Se nella costruzione del racconto i pilastri che guidano la penna del regista e sceneggiatore del lungometraggio risultano evidenti ben più personale si dimostra la forma. L'incipit in questo senso è un chiaro manifesto del talento visivo di Rush: un piano sequenza lungo più di cinque minuti (ripreso in un secondo momento in una versione meno estesa) con la macchina da presa fissa all'interno dell'abitacolo dell'automobile protagonista quasi quanto Wheelman che inquadra, alla stregua di una telecamera nascosta, la discussione precedente alla rapina in campo lungo, senza mai stringere o zoomare. Successivamente, con l'esplodere dell'azione, il cineasta aumenta con perizia il ritmo del montaggio evitando al contempo di rinunciare a una perfetta leggibilità dell'inquadratura, specie nel caso dei rapidissimi dettagli su ruote, volante, cambio e altre parti dell'automobile riprese frequentemente come a voler sottolineare il peso della stessa all'interno della storia, sfiorando quasi una sorta di feticismo per la meccanica e la velocità che riporta alla mente precedenti illustri (dal Cronenberg di Crash del 1996 fino, andando a ritroso, al futurismo di Marinetti e soci).

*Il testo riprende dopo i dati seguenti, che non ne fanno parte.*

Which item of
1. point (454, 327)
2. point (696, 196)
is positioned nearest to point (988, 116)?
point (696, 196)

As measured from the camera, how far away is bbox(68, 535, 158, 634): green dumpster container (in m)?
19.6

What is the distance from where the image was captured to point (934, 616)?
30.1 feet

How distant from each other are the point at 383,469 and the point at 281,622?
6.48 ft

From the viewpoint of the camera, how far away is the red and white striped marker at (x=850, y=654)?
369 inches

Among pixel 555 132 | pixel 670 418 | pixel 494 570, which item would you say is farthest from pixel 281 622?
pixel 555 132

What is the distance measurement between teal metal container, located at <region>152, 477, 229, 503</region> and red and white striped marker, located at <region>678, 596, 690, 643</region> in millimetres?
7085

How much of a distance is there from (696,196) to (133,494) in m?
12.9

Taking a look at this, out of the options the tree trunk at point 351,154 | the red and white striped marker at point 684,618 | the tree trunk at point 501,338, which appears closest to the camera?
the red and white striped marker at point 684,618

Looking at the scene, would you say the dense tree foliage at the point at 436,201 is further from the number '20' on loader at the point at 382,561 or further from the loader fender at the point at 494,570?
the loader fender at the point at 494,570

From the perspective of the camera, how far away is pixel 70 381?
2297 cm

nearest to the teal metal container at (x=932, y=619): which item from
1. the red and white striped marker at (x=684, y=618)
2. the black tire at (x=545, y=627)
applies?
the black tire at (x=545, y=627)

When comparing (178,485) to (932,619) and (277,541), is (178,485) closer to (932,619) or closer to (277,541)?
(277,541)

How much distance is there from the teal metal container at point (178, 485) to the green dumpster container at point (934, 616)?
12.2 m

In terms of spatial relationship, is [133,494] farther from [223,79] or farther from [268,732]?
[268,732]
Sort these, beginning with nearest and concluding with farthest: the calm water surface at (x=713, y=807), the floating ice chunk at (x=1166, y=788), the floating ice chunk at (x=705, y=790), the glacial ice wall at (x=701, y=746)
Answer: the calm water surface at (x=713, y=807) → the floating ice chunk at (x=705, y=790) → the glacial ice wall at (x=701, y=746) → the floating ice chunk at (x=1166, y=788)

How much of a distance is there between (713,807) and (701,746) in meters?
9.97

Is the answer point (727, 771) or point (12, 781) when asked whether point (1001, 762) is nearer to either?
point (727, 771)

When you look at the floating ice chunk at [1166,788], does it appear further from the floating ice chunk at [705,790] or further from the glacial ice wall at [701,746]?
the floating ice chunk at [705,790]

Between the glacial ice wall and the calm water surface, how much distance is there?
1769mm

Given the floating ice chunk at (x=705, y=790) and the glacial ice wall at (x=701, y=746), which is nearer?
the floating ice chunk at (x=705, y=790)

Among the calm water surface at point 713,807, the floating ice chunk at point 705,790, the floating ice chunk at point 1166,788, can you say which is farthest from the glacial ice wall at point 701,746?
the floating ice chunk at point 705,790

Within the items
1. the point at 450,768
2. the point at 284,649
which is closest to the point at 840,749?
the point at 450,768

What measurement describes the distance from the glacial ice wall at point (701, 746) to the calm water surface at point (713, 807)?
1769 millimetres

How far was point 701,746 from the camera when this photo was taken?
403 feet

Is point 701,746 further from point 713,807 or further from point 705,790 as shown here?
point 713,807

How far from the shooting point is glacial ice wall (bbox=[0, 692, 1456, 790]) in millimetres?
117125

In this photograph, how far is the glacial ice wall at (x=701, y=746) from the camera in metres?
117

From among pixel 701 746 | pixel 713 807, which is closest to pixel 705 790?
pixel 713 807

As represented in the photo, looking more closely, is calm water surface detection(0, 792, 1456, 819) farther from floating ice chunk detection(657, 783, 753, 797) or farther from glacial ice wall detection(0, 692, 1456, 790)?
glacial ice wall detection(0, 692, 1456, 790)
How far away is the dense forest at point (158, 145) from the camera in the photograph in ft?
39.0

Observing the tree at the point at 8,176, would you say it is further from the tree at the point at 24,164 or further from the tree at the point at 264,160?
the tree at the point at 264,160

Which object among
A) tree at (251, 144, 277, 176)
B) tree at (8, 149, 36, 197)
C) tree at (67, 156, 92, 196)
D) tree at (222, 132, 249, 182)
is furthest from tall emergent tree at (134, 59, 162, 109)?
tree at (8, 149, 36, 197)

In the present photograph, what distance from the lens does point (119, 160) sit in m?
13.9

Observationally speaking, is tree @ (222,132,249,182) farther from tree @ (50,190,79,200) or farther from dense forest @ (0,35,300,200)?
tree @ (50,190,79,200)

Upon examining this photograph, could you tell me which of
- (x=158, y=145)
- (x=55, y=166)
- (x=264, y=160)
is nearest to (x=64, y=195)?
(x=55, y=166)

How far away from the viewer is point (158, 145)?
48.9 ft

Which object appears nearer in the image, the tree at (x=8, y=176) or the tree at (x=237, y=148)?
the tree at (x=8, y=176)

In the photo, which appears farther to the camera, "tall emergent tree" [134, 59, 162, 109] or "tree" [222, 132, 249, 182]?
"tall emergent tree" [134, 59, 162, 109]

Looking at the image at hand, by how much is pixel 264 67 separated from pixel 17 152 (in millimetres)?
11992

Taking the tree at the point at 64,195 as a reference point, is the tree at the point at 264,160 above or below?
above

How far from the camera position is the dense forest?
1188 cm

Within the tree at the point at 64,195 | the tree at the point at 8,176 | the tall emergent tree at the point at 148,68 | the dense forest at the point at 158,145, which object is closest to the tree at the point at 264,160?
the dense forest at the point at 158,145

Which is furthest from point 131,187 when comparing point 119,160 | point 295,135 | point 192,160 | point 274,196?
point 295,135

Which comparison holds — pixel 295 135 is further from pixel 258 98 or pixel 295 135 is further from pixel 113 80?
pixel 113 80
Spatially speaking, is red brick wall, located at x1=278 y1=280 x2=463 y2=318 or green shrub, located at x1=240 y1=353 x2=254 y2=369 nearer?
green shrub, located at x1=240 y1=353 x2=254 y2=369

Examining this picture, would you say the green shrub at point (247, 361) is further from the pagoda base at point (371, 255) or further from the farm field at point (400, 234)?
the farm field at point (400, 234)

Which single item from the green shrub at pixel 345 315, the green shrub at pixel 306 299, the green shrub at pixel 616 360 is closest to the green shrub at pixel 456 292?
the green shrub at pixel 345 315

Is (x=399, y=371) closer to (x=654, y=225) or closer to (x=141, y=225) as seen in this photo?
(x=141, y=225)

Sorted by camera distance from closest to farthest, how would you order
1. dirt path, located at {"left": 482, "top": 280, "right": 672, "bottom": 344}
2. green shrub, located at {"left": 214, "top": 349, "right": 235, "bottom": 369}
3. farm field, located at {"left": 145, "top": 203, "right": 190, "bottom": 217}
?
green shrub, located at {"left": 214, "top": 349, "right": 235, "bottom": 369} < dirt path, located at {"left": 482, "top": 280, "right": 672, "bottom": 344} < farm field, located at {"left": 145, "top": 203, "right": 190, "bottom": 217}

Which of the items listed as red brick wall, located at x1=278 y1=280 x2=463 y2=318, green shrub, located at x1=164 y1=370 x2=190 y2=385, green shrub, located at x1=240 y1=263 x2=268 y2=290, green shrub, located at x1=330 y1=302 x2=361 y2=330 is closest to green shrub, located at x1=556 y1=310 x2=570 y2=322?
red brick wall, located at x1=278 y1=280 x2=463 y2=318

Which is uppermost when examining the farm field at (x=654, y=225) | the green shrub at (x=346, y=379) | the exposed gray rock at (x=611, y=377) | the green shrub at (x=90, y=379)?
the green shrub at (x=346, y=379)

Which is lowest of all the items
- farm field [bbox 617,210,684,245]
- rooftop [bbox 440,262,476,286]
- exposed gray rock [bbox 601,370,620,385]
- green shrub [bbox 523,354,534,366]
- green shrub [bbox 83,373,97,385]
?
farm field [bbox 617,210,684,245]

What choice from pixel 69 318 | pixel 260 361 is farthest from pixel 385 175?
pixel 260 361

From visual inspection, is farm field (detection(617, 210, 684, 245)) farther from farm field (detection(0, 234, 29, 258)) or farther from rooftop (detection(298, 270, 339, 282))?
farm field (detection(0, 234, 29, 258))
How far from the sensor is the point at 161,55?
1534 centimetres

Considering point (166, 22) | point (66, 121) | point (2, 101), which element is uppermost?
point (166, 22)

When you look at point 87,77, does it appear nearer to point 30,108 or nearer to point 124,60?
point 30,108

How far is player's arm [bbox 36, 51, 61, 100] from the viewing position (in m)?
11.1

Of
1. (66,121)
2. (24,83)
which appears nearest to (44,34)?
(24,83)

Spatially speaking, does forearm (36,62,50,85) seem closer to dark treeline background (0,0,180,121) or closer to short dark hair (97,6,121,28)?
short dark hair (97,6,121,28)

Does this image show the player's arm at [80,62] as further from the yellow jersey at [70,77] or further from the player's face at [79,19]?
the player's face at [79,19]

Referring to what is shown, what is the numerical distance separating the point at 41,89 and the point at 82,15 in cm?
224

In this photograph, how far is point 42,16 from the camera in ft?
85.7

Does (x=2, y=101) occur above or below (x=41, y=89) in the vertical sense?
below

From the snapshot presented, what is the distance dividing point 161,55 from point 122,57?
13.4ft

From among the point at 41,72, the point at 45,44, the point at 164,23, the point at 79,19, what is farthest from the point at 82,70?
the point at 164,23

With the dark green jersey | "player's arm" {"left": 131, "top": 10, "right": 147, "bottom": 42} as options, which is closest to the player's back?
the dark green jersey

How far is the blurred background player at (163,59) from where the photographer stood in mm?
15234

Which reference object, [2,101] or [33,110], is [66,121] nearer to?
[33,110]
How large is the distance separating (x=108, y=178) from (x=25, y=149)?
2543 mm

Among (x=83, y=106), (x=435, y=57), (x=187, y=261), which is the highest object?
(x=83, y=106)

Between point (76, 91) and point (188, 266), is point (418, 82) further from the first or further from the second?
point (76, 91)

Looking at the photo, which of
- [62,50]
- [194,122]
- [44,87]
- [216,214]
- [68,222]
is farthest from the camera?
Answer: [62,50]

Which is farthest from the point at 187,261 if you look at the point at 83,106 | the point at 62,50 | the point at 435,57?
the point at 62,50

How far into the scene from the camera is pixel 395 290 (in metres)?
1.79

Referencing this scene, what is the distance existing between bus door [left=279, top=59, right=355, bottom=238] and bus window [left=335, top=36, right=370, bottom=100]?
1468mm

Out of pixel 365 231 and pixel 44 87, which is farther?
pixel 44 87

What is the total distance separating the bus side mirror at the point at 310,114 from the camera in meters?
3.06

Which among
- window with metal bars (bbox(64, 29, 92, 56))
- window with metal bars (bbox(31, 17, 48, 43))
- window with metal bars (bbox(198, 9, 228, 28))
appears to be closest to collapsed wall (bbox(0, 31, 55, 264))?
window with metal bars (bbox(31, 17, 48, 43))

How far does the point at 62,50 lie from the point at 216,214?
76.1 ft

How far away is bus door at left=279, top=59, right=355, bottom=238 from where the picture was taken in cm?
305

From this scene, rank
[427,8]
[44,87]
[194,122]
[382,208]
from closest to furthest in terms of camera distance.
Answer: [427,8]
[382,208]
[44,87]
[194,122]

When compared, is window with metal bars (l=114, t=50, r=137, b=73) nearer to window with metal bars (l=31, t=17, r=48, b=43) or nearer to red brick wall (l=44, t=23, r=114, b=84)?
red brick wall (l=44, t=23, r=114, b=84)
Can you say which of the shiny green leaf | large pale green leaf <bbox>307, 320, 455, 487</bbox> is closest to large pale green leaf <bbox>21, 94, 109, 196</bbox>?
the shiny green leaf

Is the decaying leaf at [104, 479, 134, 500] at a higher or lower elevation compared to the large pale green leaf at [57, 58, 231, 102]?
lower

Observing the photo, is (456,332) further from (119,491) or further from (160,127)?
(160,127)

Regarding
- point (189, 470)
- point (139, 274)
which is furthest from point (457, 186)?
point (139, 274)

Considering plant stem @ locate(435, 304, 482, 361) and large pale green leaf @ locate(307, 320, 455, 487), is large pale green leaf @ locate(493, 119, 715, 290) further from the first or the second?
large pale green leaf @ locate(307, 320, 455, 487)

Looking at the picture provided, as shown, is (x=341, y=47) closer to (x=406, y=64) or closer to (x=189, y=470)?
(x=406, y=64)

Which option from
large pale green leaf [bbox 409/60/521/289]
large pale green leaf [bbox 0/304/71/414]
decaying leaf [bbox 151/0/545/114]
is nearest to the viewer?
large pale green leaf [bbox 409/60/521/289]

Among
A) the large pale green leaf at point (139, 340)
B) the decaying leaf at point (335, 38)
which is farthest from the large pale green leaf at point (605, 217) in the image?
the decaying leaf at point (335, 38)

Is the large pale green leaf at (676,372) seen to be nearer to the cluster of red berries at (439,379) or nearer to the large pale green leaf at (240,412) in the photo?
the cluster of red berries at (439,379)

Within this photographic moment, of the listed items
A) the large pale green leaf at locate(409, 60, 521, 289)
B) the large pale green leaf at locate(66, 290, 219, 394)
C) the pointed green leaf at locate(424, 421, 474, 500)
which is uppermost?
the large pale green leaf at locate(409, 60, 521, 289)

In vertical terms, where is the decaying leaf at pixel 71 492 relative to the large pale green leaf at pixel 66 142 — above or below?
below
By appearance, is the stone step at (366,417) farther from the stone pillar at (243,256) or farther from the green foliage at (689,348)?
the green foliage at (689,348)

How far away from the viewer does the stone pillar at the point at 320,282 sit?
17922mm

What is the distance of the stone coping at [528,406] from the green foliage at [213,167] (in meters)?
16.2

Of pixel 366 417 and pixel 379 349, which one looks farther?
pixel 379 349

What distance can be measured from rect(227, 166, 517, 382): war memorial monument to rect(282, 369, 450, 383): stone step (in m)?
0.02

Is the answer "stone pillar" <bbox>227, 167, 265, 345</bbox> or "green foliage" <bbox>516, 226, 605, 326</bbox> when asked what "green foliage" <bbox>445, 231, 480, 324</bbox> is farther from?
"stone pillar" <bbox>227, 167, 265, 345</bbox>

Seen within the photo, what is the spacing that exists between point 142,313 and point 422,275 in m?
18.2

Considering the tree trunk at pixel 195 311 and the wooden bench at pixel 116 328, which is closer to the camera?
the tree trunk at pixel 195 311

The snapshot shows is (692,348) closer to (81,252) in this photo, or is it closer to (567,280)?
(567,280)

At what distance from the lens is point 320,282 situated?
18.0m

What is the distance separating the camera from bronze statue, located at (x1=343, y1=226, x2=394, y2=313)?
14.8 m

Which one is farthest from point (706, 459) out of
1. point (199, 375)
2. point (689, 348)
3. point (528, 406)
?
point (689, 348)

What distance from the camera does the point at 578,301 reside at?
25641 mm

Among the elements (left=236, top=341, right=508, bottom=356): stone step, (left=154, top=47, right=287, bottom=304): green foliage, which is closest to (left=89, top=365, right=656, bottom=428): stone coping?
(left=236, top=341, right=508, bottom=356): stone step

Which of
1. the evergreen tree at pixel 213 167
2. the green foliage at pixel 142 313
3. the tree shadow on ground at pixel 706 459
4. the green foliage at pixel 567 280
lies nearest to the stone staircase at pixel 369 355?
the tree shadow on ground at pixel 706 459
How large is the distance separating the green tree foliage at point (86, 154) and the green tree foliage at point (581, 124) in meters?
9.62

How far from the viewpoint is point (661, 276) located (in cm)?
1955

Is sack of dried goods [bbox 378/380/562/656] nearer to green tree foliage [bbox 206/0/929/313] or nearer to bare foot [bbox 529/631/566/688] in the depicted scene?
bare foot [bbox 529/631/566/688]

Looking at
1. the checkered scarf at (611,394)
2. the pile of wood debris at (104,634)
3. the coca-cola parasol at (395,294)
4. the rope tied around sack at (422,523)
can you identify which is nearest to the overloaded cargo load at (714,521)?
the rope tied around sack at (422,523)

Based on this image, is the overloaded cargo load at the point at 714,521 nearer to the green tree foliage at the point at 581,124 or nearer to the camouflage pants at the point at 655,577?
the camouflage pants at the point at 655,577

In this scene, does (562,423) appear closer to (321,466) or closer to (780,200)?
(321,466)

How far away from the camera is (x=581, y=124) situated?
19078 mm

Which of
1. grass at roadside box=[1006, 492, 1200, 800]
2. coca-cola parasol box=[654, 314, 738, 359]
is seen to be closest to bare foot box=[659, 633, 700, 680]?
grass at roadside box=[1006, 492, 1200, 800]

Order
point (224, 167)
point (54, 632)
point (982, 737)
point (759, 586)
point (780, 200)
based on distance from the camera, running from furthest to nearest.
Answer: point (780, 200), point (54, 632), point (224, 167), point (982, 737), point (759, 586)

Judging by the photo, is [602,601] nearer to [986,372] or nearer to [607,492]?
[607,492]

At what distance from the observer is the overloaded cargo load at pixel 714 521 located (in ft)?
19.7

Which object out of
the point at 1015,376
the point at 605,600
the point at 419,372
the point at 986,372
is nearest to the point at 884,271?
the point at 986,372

L'autista, tirando le somme, non potrebbe mai arrogarsi il titolo di film del 2017, non possiede la presunzione/ambizione, a seconda dei punti di vista, di molte opere prime o dei blockbuster che dominano il mercato ma rappresenta un piccolo gioiello per chiunque apprezzi il cinema di genere e l'abilità di plasmare determinati canoni narrativi con una ricerca estetica estremamente personale, per non parlare della performance quasi completamente in solitaria di un Frank Grillo sempre più convincente, capace di valere anche da solo la visione del film.